Every hyperscaler and cloud builder wants to spread out its risk across a broader supply chain while at the same time negotiating with as few suppliers as possible to get the best volume economics. The open designs allow this to happen more fluidly and it is preferable to having two different OEMs with radically different server designs, baseboard management controllers, system management software stacks sharing the revenue stream and bifurcating the datacenter.
The first Inspur design, Compute Node 1 (also known as ON5163M5), is a two-socket machine that is 1OU rack units high that is a third of an Open Rack unit wide that allows for up to 96 nodes to be put into an Open Rack V2.0 cabinet. This system supports two processors (they are “Skylake” Xeons at the moment but there is not reason a motherboard for AMD “Naples” Epyc or IBM “Nimbus” Power9 or Cavium ThunderX2 chips could not be hacked into the node) and has sixteen memory slots across the nodes. This one has a single M.2 flash card interface plus one Open Compute NIC and a single PCI-Express x16 slot that can be equipped with 10 Gb/sec, 25 Gb/sec, or 40 Gb/sec network interface cards additionally or any other PCI-Express 3.0 x16 peripheral card). This particular machine is aimed at search engine processing, machine learning inference, and data analytics, according to Wu.

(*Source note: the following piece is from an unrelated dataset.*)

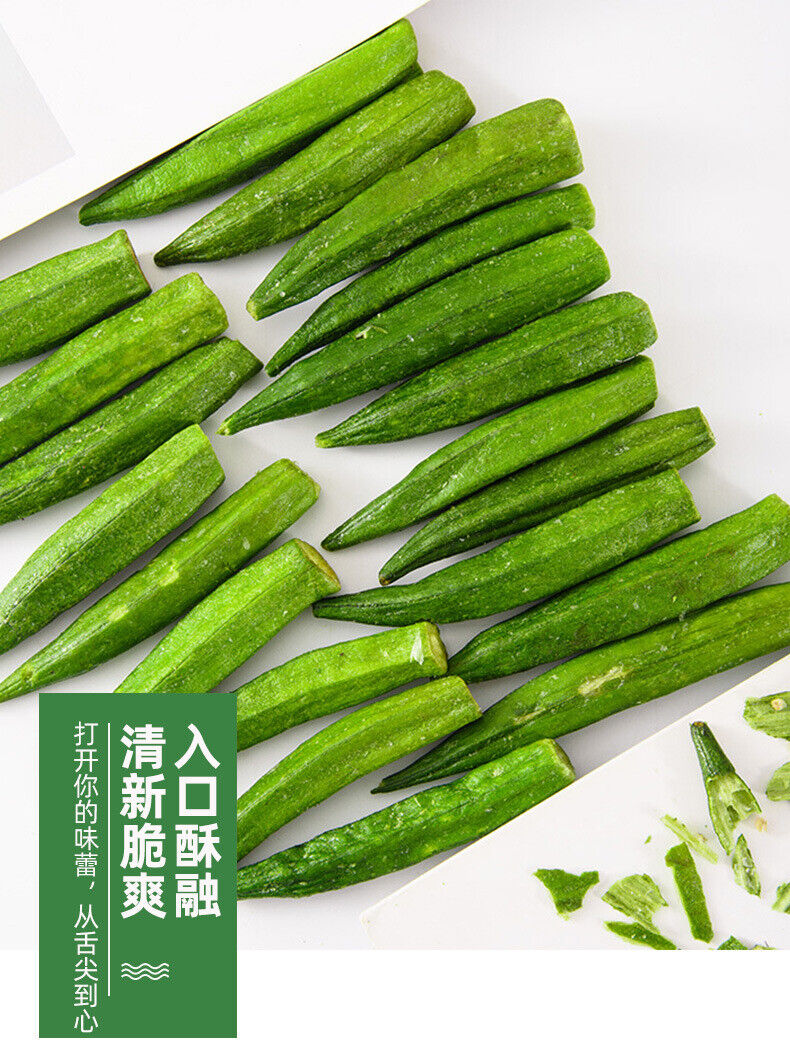 High-quality Okra Crisp 250g Dried Fruit and Vegetable Crisp Instant Snacks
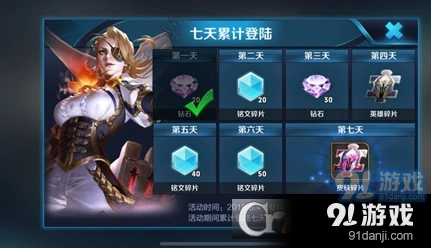 王者荣耀每日一题累计签到技巧分享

Compute Node 2 (product number ON5283M5), is aimed at for data processing acceleration, I/O expansion, transaction processing, and image search applications, according to Wu, and it is a two-socket machine that is 2OU units high that has sixteen memory slots, one M.2 flash slot, four 2.5-inch media bays that can support disk drives or NVM-Express flash drives, and three PCI-Express 3.0 x8 slots.
Compute Node 3 (product number ON5273M5) is aimed at network function virtualization workloads at hyperscalers, cloud builders, and telecommunications companies, and as such it is a two-socket, three-wide node that has sixteen DIMMs across those two sockets plus two M.2 flash cards, two drive bays (again supporting disk drives or NVM-Express flash drives) and two PCI-Express 3.0 x16 slots.
For disaggregated storage servers, Inspur is opening up its Storage Node design (product ON5266M5), shown above, which is two rack units high and a full rack unit wide that created a JBOD arrays supporting 34 drive bays that can support a mix of disk, flash, and NVM-Express flash drives. This can be used a storage expansion module for compute nodes or as a storage pool for a rack of servers connected to it using SAS switches embedded in the JBOD.
That leaves the AI Node (product ON5488M5), shown above, which is a two-socket Skylake server that uses a two-tier PCI-Express switch network to lash the PCI-Express GPUs – sixteen of them – to each other and to the CPU complex. This is a single-wide server that is 4OU high.
This is as much GPU expansion as Nvidia is offering with its DGX-2 system but without having to resort to using NVSwitch. It would be very interesting indeed to pit these two machines against each other and see what the performance and bang for the buck is between them. We have no doubt that the DGX-2 would win on performance, but the Inspur AI Node machine might handily beat it on price/performance, performance per watt, and cost per performance per watt.